__Aufgabe__
Entnimm der Auflistung die Zeilen von der Zeile mit „In what order do“ bis zur Zeile mit „appear when arranged“, beide eingeschlossen, und gib sie wortgetreu wieder.
----- Zu verarbeitende Daten -----
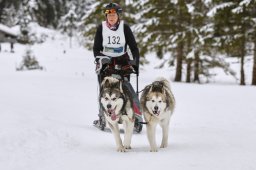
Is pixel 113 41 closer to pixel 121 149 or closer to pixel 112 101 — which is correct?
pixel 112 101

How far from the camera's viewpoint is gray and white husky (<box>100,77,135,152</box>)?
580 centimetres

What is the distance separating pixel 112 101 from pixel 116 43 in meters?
-----
----- Zu verarbeitende Daten -----
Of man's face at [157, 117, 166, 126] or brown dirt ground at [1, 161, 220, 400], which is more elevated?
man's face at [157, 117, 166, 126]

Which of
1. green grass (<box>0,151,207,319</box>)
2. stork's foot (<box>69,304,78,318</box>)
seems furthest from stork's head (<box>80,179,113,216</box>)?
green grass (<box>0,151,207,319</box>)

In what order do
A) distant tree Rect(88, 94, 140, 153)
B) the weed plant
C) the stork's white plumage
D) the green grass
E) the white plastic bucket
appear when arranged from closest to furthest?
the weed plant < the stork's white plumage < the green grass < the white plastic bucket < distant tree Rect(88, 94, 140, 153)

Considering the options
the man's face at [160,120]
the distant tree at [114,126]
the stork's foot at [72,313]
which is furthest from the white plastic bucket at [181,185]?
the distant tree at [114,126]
-----
----- Zu verarbeitende Daten -----
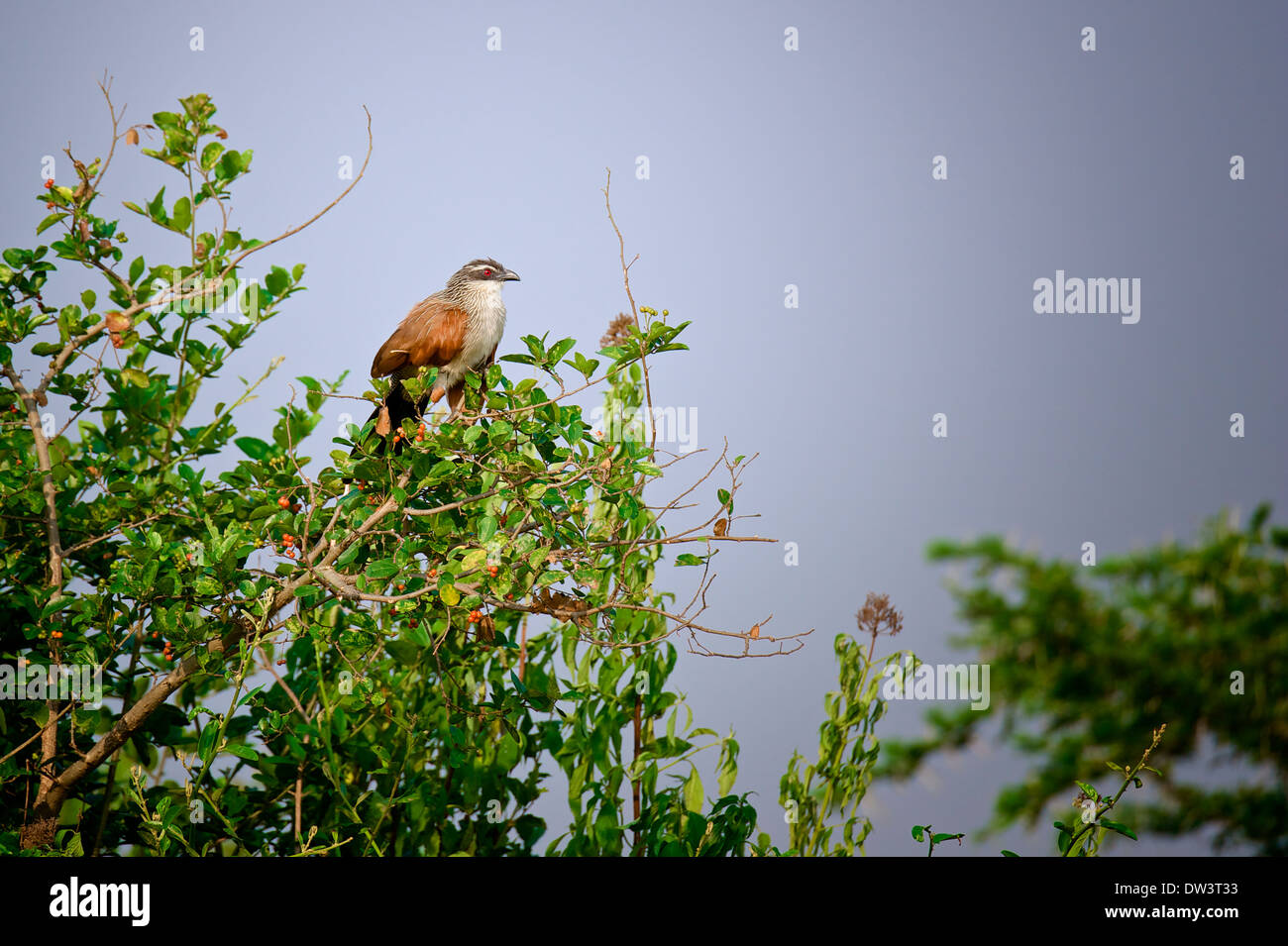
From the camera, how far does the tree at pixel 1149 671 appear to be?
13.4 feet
-----
__Ausgabe__
In what order do
A) distant tree Rect(88, 94, 140, 153)
B) the weed plant
C) the stork's white plumage
D) the green grass
E) the white plastic bucket
appear when arranged from closest to furthest?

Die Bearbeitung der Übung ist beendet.